▸ Exercício curto 1: Transcreva na íntegra, sem nenhuma alteração, o texto sobre o cônego Luís Vieira da Silva.
▸ Exercício curto 2: Devolva sem alterações, apenas dos registros, as linhas que começam naquela que contém "On the vertical" e terminam depois daquela que contém "2113 millimetres", incluindo as duas.

▸ Trecho da página:

"""

O Padre Jesuíta Luís Vieira da Silva e seus livros possuídos por Satã (1789)

 

    A Inconfidência Mineira é um exemplo de como acontecimentos históricos de alcance aparentemente limitado podem ter impacto na história de um país e não pode ser desvinculada de acontecimentos que fervilhavam na Europa; demonstra o começo da insatisfação de parte da Colônia com a administração da Metrópole, que posteriormente iria contribuir com a Emancipação Política do Brasil em 1822. O motivo do movimento se deu pelo fato de que a produção do ouro estava em declínio, entretanto, a Coroa continuava a adotar medidas para garantir a arrecadação do Quinto.

    Dentre os inconfidentes, chama a atenção um Cônego: Luiz Vieira da Silva, cuja trajetória é o tema do presente texto. O cônego foi ordenado padre em 1759, aos 24 anos, em cerimônia realizada em Mariana pelo Bispo Frei Manuel da Cruz. De origem pobre, porém, letrado, possuía fama de eloquente e tinha em sua posse uma vasta e diversificada biblioteca. Em 1981, Eduardo Frieiro publicou o ensaio de título “O Diabo na Livraria do Cônego” em referência aos livros da biblioteca do Cônego Luiz Vieira relatados nos Autos da Devassa da Inconfidência. Trata-se de uma diversificada biblioteca para um cônego pobre que possuía 270 obras, com cerca de 800 volumes, muitos dos quais de iluministas franceses (FRIERO, 1981).

"""

▸ Registros fornecidos:
"""

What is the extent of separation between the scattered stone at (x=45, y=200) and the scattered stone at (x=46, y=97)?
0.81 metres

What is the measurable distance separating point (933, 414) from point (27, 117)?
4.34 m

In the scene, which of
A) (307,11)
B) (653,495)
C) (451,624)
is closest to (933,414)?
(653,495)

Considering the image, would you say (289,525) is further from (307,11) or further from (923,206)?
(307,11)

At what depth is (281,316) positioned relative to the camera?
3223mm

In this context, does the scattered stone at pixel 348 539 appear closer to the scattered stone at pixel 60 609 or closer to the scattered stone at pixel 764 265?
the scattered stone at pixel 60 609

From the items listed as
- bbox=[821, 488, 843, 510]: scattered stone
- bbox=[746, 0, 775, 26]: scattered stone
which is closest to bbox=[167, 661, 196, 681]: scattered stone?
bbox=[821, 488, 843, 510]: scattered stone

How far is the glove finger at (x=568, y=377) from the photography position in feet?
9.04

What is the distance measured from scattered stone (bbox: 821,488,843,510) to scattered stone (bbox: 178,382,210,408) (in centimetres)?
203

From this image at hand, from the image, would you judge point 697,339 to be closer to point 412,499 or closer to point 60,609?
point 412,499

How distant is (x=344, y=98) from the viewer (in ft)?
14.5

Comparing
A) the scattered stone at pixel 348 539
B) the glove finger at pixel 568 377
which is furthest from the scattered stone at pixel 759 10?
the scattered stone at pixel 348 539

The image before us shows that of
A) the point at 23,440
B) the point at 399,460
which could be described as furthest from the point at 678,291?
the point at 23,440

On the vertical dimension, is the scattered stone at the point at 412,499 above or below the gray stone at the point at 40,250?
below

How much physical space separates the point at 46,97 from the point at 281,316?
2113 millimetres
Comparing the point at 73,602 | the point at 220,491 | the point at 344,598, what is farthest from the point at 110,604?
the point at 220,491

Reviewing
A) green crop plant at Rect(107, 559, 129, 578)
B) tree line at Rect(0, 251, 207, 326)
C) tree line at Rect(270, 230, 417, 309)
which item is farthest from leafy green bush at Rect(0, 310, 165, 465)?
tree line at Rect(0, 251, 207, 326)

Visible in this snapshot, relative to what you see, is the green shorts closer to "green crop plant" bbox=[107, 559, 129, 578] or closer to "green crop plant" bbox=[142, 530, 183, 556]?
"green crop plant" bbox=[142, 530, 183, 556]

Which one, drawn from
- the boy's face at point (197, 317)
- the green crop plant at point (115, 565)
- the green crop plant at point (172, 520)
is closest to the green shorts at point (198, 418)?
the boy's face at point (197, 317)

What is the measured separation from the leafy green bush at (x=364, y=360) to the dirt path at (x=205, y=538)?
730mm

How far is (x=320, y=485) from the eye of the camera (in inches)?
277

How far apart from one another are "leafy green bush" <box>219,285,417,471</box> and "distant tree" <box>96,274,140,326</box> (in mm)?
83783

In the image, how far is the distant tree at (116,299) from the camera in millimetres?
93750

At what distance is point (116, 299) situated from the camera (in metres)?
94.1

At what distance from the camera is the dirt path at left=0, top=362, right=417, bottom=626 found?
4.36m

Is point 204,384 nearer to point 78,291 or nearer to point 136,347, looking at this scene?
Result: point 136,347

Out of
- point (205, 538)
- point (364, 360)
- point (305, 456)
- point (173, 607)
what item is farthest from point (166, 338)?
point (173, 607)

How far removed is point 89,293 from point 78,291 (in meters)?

"""

▸ Resultado da tarefa 1:
O Padre Jesuíta Luís Vieira da Silva e seus livros possuídos por Satã (1789)

 

    A Inconfidência Mineira é um exemplo de como acontecimentos históricos de alcance aparentemente limitado podem ter impacto na história de um país e não pode ser desvinculada de acontecimentos que fervilhavam na Europa; demonstra o começo da insatisfação de parte da Colônia com a administração da Metrópole, que posteriormente iria contribuir com a Emancipação Política do Brasil em 1822. O motivo do movimento se deu pelo fato de que a produção do ouro estava em declínio, entretanto, a Coroa continuava a adotar medidas para garantir a arrecadação do Quinto.

    Dentre os inconfidentes, chama a atenção um Cônego: Luiz Vieira da Silva, cuja trajetória é o tema do presente texto. O cônego foi ordenado padre em 1759, aos 24 anos, em cerimônia realizada em Mariana pelo Bispo Frei Manuel da Cruz. De origem pobre, porém, letrado, possuía fama de eloquente e tinha em sua posse uma vasta e diversificada biblioteca. Em 1981, Eduardo Frieiro publicou o ensaio de título “O Diabo na Livraria do Cônego” em referência aos livros da biblioteca do Cônego Luiz Vieira relatados nos Autos da Devassa da Inconfidência. Trata-se de uma diversificada biblioteca para um cônego pobre que possuía 270 obras, com cerca de 800 volumes, muitos dos quais de iluministas franceses (FRIERO, 1981).

▸ Resultado da tarefa 2:
On the vertical dimension, is the scattered stone at the point at 412,499 above or below the gray stone at the point at 40,250?
below

How much physical space separates the point at 46,97 from the point at 281,316?
2113 millimetres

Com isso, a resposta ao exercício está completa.